→ **IL COMPITO**:
Rispondi a queste domande sul testo dedicato a Lucio Manzin.
(a) In che anno Lucio Manzin gareggiava in Piazza di Siena in sella a Valoroso?
(b) In quale località si trovavano i cavalli del nonno del suo amichetto?
(c) Quanti anni avevano Lucio e il suo amico quando impararono ad arrampicarsi su quei cavalli?

→ **TESTO ESTRATTO**:
Lucio Manzin, il bambino che sognava i cavalli

Storia di uno dei grandi protagonisti dello sport equestre italiano sia come atleta sia come tecnico, oltre che magnifico simbolo di libertà e passione con l’uniforme dell’arma di cavalleria

Lucio Manzin in veste di commissario tecnico azzurro per la specialità del completo e - a destra - in gara in Piazza di Siena nel 1940 in sella a Valoroso

Bologna, venerdì 15 marzo 2024 I cavalli hanno il potere di cambiare la vita delle persone. Lo sappiamo, lo abbiamo sempre saputo. Ma nonostante ciò talvolta proprio non ci si può non sorprendere nello scoprire ‘quanto’ la vita di una persona possa cambiare grazie ai cavalli.

Lucio Manzin, per esempio. Un bambino. Un bambino che ha un amichetto. Il nonno dell’amichetto possiede alcuni cavalli da lavoro agricolo, a Parenzo, in Istria. Lucio e il suo amico hanno dodici anni. Insieme imparano ad arrampicarsi sulla schiena di questi cavalli. Lucio fino a quel momento i cavalli non li aveva mai visti: a lui piacevano il mare e le cose che si fanno al mare e sul mare. Ma il momento in cui si mette a cavalcioni sulle schiene poderose dei cavalli del nonno del suo amico è per lui quello di una rivelazione improvvisa e quasi magica: Lucio sente che quello e solo quello è il luogo dove lui vuole stare.

→ **MATERIALE FORNITO**:
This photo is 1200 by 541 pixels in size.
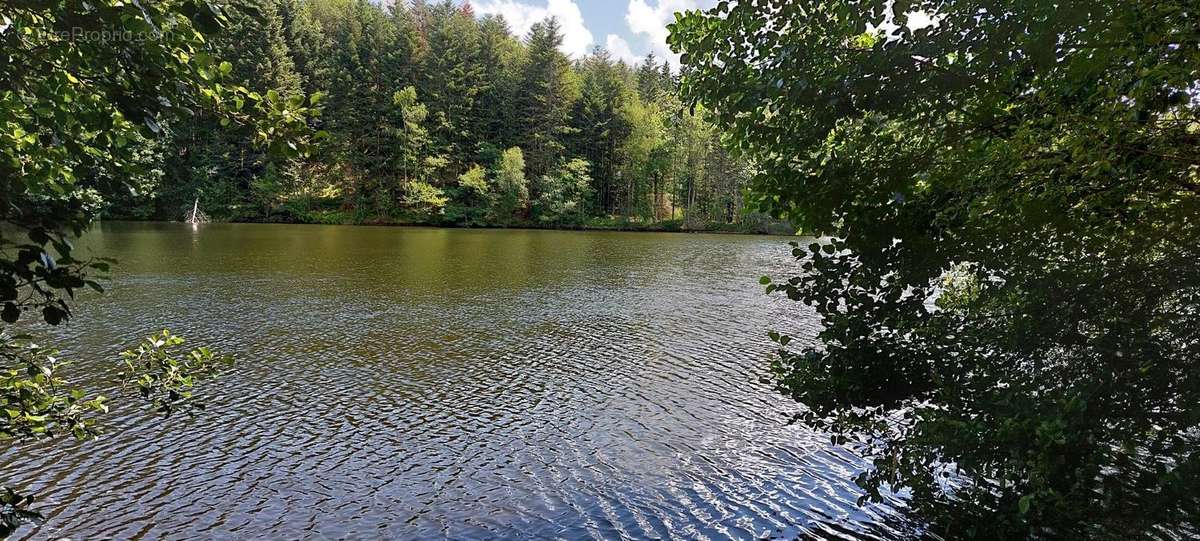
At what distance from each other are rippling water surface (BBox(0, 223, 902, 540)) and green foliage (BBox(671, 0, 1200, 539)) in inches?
102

→ **LA RISPOSTA**:
(a) Nel 1940.
(b) A Parenzo, in Istria.
(c) Dodici anni.